User-Agent: Gnus/5.13 (Gnus v5.13) Emacs/27.2 (gnu/linux)
Cancel-Lock: sha1:1vOuYIvAQ+5gQgTd7+PMyLLDOvo=
	sha1:vbmAdreZwyfJpTSK2t4s+zvkx34=
Bytes: 4906

Kaz Kylheku <433-929-6894@kylheku.com> writes:
> On 2024-03-07, Keith Thompson <Keith.S.Thompson+u@gmail.com> wrote:
>> Kaz Kylheku <433-929-6894@kylheku.com> writes:
>>> On 2024-03-07, Lawrence D'Oliveiro <ldo@nz.invalid> wrote:
>>>> On Mon, 04 Mar 2024 20:55:28 -0800, Keith Thompson wrote:
>>>>> Lawrence D'Oliveiro <ldo@nz.invalid> writes:
>>>>>> On Thu, 29 Feb 2024 14:14:52 -0800, Keith Thompson wrote:
>>>>>>> "A *string* is a contiguous sequence of characters terminated by and
>>>>>>> including the first null character."
>>>>>>
>>>>>> So how come strlen(3) does not include the null?
>>>>> 
>>>>> Because the *length of a string* is by definition "the number of bytes
>>>>> preceding the null character".
>>>>
>>>> So the “string” itself includes the null character, but its “length” does 
>>>> not?
>>>
>>> That's correct. However, its size includes it.
>>>
>>>  sizeof "abc" == 4
>>>
>>>  strlen("abc") == 3
>>>
>>> The abstract string does not include the null character;
>>> we understand "abc" to be a three character string.
>>
>> Sure, if you define "abstract string" that way.  I'll just note that C's
>> definition of the word "string" does include the terminating null
>> character, and does not talk about "abstract strings".  (A string in the
>> abstract machine clearly includes the null character, but that's a bit
>> of a stretch.)
>
> Yes; "abstract machine" is not what I mean by abstract.
>
> The concept of the abstract string lives in the semantics though.
>
> When N strings are catenated together, their abstract strings are
> juxtaposed together without any nulls in between, with only a single
> null at the end.

True both for compile-time string literal catenation and for strcat().

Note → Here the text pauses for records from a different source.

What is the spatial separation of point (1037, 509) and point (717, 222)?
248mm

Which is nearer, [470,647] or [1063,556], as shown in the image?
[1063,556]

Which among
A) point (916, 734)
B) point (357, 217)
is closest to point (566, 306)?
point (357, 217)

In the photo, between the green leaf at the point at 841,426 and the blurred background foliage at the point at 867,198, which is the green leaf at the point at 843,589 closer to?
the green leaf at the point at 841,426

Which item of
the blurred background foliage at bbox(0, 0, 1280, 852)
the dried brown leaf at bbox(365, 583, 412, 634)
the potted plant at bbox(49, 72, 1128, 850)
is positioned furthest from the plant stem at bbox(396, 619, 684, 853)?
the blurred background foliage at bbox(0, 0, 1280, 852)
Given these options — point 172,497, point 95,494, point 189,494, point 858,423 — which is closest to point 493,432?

But for the former, embedded null characters can slightly complicate
matters.  The value of a string literal isn't necessarily a string.

#include <stdio.h>
int main(void) {
    const char s[] = "abc\0def" "ghi\0";
    puts(s);
    for (size_t i = 0; i < sizeof s; i ++) {
        if (s[i] == '\0') {
            fputs("\\0", stdout);
        }
        else {
            putchar(s[i]);
        }
    }
    putchar('\n');
}

Output:
abc
abc\0defghi\0\0

> Furthermore, when a string is sent to a stream with %s or {f}puts,
> the null byte is omitted, like in the calculation of length.
>
> Clearly, there is a semantics that the part before the null byte
> is the text processing payload; what I'm calling the abstract string.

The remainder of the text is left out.